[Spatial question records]

—————

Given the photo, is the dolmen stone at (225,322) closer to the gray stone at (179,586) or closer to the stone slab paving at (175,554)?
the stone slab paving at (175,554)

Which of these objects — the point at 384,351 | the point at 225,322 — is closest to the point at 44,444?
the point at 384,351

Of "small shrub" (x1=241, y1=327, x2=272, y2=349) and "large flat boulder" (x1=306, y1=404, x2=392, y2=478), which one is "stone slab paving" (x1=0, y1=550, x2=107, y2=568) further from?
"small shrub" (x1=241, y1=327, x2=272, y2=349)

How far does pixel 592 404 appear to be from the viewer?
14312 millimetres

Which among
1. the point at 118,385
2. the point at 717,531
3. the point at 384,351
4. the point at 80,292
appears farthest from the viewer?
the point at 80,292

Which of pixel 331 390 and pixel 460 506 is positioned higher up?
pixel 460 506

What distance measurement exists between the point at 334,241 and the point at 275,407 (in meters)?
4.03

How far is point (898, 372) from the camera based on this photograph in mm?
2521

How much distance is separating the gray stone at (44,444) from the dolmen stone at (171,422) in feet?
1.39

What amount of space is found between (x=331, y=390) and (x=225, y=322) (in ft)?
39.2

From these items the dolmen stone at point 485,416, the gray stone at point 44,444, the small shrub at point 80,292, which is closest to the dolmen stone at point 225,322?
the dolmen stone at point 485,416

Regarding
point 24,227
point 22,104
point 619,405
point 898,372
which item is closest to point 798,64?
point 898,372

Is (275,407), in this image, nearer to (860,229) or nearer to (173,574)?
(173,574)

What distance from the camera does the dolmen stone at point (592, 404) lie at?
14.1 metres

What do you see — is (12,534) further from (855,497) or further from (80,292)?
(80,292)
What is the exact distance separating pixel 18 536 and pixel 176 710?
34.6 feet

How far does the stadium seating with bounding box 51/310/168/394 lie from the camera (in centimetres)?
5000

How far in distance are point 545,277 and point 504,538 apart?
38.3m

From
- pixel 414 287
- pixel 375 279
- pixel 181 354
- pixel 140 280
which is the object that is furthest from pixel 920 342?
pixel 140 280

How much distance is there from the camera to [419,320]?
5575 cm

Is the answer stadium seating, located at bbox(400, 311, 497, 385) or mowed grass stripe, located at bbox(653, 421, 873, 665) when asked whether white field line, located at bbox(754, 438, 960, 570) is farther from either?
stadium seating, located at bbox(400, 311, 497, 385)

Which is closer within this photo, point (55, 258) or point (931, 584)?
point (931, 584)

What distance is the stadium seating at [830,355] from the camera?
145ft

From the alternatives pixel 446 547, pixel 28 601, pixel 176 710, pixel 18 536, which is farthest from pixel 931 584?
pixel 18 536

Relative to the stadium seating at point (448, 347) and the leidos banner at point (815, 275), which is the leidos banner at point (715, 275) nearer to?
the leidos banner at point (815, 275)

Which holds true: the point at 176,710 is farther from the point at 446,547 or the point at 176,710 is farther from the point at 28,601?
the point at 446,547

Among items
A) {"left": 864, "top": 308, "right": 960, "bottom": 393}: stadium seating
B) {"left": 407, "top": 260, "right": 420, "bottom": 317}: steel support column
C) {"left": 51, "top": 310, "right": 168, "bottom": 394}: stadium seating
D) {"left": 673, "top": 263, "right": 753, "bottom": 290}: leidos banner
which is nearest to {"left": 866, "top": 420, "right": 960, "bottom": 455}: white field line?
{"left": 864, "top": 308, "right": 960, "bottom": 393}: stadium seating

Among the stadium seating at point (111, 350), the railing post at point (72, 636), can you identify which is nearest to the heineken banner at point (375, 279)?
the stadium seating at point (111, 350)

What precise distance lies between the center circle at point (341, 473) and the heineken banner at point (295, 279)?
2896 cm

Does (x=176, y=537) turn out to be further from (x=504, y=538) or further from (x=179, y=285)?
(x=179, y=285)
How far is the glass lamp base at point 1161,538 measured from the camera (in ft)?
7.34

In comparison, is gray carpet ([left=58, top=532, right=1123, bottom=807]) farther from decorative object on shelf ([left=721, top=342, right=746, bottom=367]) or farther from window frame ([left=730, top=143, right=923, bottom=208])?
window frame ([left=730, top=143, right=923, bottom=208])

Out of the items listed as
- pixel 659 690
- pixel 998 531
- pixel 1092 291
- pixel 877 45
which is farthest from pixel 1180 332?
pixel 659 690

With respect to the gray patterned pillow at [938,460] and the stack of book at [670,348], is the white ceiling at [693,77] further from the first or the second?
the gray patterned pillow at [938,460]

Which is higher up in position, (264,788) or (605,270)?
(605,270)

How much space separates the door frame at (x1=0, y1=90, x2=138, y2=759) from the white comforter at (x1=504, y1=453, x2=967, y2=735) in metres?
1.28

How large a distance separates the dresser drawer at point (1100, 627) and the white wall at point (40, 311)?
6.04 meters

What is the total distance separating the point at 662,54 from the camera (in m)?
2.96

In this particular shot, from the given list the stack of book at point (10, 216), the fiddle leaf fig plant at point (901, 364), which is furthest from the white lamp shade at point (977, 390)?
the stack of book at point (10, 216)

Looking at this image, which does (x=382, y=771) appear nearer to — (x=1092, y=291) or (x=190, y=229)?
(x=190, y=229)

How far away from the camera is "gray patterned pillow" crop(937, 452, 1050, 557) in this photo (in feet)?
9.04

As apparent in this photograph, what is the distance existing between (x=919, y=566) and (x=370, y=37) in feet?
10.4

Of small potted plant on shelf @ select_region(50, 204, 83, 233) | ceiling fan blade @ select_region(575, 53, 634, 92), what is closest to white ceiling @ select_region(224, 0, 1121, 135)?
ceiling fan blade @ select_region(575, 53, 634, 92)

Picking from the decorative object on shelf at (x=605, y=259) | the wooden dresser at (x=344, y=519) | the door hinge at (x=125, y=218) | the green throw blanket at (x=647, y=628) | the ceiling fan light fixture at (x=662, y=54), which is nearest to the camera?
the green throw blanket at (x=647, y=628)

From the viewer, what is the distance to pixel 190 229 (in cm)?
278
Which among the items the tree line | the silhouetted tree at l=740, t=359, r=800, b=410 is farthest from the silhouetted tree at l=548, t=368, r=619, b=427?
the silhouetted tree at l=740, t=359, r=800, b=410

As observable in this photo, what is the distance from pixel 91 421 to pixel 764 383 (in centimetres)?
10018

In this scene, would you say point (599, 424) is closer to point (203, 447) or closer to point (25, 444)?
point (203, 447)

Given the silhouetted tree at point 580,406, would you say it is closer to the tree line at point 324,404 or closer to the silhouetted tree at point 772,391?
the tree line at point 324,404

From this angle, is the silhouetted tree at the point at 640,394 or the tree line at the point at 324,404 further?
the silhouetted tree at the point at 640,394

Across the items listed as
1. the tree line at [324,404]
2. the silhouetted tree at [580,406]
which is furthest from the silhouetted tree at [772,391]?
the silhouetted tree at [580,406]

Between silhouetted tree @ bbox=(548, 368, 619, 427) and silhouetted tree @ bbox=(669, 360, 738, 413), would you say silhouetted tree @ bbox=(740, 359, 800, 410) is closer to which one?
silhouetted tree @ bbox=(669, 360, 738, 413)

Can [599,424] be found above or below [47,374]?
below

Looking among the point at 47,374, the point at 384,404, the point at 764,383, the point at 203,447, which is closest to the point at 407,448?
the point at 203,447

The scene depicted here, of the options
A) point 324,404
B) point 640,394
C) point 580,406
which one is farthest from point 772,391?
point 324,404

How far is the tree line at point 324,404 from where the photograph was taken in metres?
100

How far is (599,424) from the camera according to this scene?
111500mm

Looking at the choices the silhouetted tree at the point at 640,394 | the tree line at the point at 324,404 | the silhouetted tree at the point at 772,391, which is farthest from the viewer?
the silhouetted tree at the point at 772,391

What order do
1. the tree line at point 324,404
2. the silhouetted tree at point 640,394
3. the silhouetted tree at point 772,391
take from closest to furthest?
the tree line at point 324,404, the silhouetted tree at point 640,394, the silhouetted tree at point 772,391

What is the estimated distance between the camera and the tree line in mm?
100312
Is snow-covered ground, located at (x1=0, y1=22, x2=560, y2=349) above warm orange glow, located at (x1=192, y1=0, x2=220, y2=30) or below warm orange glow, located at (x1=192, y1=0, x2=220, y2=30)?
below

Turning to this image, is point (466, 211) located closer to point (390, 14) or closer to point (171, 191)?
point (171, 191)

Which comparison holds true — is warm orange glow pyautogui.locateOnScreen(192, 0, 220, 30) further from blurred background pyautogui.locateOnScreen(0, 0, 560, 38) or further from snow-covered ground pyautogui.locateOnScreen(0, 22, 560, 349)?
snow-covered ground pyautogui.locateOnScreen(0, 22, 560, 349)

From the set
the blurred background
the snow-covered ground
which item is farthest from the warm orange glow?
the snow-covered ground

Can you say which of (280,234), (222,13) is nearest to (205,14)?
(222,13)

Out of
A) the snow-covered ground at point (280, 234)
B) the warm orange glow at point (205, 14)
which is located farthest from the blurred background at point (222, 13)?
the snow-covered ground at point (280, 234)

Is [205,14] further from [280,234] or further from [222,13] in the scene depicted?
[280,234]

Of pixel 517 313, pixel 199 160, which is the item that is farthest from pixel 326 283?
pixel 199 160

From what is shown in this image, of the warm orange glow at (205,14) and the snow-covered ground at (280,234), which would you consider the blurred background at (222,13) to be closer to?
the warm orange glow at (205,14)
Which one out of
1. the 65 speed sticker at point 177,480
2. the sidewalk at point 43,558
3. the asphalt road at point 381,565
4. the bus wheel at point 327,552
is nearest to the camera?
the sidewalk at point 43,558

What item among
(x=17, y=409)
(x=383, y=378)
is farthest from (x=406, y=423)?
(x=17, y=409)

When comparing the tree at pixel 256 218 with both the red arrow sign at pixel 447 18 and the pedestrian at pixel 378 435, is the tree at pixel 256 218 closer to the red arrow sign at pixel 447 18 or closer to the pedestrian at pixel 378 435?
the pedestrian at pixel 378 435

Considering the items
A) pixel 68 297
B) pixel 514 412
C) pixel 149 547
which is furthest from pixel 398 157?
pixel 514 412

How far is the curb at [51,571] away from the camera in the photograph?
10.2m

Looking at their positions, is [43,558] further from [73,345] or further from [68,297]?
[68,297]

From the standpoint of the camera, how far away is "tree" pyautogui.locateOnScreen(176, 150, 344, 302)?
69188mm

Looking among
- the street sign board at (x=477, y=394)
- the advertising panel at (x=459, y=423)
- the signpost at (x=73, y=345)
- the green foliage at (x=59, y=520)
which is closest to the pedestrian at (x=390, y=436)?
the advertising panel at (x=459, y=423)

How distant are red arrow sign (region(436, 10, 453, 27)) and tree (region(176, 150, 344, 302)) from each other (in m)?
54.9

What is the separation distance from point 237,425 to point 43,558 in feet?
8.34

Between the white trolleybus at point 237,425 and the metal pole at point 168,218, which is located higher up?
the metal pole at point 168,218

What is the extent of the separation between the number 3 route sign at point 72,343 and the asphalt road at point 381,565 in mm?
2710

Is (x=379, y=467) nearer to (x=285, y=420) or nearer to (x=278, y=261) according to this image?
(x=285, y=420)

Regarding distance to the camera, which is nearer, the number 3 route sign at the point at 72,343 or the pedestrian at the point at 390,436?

—————

◆ Exercise task ◆
Beginning at the line that holds "How distant are", write out word for word each line through the end of the records.

◆ Reply ◆
How distant are red arrow sign (region(436, 10, 453, 27)) and tree (region(176, 150, 344, 302)) from each other (in m)?
54.9

What is the separation distance from point 237,425 to point 43,558 in feet?
8.34

Between the white trolleybus at point 237,425 and the metal pole at point 168,218, which is located higher up?
the metal pole at point 168,218

What is the extent of the separation between the number 3 route sign at point 72,343 and the asphalt road at point 381,565 in mm?
2710

Is (x=379, y=467) nearer to (x=285, y=420) or nearer to (x=278, y=261) according to this image?
(x=285, y=420)

Regarding distance to the camera, which is nearer, the number 3 route sign at the point at 72,343 or the pedestrian at the point at 390,436?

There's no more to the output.